- What is asked
Copy the lines word for word, starting at the line with "Observed here, is" and continuing up to and including the line with "is positioned closest to (283,289)?".

- Stored records
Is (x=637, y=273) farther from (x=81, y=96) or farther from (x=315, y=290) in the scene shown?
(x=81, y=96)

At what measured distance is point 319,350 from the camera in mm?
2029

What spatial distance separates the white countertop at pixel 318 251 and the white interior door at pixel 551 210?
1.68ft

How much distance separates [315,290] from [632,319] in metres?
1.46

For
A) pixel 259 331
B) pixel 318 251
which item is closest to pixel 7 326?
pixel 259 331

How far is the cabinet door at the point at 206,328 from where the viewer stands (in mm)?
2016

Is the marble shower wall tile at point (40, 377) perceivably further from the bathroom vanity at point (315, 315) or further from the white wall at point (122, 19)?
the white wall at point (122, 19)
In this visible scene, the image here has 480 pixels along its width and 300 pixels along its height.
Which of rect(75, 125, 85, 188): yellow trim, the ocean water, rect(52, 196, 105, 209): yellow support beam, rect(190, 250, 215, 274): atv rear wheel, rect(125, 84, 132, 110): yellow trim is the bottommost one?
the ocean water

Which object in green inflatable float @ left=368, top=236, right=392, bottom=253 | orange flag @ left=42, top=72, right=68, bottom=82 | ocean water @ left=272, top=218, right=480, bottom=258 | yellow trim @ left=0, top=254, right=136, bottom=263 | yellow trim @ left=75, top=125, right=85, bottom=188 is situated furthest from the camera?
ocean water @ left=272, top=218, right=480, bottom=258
* * *
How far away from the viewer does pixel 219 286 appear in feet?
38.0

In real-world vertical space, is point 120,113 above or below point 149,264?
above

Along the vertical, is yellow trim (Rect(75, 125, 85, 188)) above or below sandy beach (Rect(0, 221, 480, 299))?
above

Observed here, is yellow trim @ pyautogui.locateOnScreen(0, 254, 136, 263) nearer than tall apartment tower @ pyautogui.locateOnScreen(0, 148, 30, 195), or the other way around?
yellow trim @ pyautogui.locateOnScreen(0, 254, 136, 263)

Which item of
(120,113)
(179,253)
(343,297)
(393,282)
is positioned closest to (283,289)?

- Expected answer
Observed here, is yellow trim @ pyautogui.locateOnScreen(0, 254, 136, 263) nearer than tall apartment tower @ pyautogui.locateOnScreen(0, 148, 30, 195), or the other way around?
yellow trim @ pyautogui.locateOnScreen(0, 254, 136, 263)

Which item of
(120,113)
(179,253)
(343,297)
(393,282)
is positioned closest to (283,289)?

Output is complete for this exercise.